In spiritual practice these questions will come in hundreds galore. You will never be able to answer any question before you. Even if you have a headache, you will not know what is the matter with you. One day you will be despondent and will not like to speak. You tell your Guruji, “Today I cannot speak.” Why should you not speak? Only Guruji will know your background. Your stomach will ache, your back will give pain, and all sorts of impediments will be before you. Sometimes you will even feel that the spiritual path is a meaningless attempt and you will get nothing out of it. All sorts of demons will come again and again and tell you, “Get up from this place. Why are you wasting your time? Do something better.”

Ethical spirituality is a God-oriented envisagement of things. The ultimate purpose of spiritual vision is to see things as God sees them, to feel about things as God would feel about them and, if possible, to also work as God would work. Do you know that God sees everything? He knows that you are seated here. What is His opinion about you? What does God think about you all? Incidentally, it is a good idea for you to bestow some thought: If God sees you, what will He think about you? “Idiot, fool!”—will He think like that? Will God think that you are a good-for-nothing, or will He think that you are a very wonderful being? You will be miserable even to think of such thoughts. You cannot go near Him.

Endeavour to develop the capacity to think in the way in which God would think. You will say, “How can I know what God thinks? Have I seen God?” You need not see God, but you can adjust your mind to the position or the locality of the existence of a total whole which sees all things with one eye. You may psychologically place yourself in the position of the Creator Himself. “I am the Creator of the cosmos. I am at the apex of creation, above space and time, and I am seeing all things. What do I think about this creation? This is my friend, this is my idiotic enemy, this is good for me, this I would like to have.” Will you think in this manner about things around you? You will have no such thoughts. You will see yourself spread out everywhere.
◇ ◇ ◇ ◇
Copy the passage on spiritual practice and thinking as God thinks, word for word and in full.

Stored data
◇ ◇ ◇ ◇
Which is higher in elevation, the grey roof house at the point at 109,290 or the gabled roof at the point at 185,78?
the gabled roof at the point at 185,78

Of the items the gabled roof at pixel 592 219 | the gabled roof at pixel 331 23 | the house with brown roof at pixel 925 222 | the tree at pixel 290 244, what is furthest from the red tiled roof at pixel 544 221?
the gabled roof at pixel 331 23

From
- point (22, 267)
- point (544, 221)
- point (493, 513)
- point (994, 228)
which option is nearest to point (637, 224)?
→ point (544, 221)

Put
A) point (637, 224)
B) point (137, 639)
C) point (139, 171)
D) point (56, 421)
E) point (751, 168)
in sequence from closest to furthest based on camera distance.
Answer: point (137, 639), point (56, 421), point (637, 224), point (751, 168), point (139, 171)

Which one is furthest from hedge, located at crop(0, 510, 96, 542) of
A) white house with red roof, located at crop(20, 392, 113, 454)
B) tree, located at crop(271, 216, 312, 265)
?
◇ ◇ ◇ ◇
* **Solution for this exercise**
In spiritual practice these questions will come in hundreds galore. You will never be able to answer any question before you. Even if you have a headache, you will not know what is the matter with you. One day you will be despondent and will not like to speak. You tell your Guruji, “Today I cannot speak.” Why should you not speak? Only Guruji will know your background. Your stomach will ache, your back will give pain, and all sorts of impediments will be before you. Sometimes you will even feel that the spiritual path is a meaningless attempt and you will get nothing out of it. All sorts of demons will come again and again and tell you, “Get up from this place. Why are you wasting your time? Do something better.”

Ethical spirituality is a God-oriented envisagement of things. The ultimate purpose of spiritual vision is to see things as God sees them, to feel about things as God would feel about them and, if possible, to also work as God would work. Do you know that God sees everything? He knows that you are seated here. What is His opinion about you? What does God think about you all? Incidentally, it is a good idea for you to bestow some thought: If God sees you, what will He think about you? “Idiot, fool!”—will He think like that? Will God think that you are a good-for-nothing, or will He think that you are a very wonderful being? You will be miserable even to think of such thoughts. You cannot go near Him.

Endeavour to develop the capacity to think in the way in which God would think. You will say, “How can I know what God thinks? Have I seen God?” You need not see God, but you can adjust your mind to the position or the locality of the existence of a total whole which sees all things with one eye. You may psychologically place yourself in the position of the Creator Himself. “I am the Creator of the cosmos. I am at the apex of creation, above space and time, and I am seeing all things. What do I think about this creation? This is my friend, this is my idiotic enemy, this is good for me, this I would like to have.” Will you think in this manner about things around you? You will have no such thoughts. You will see yourself spread out everywhere.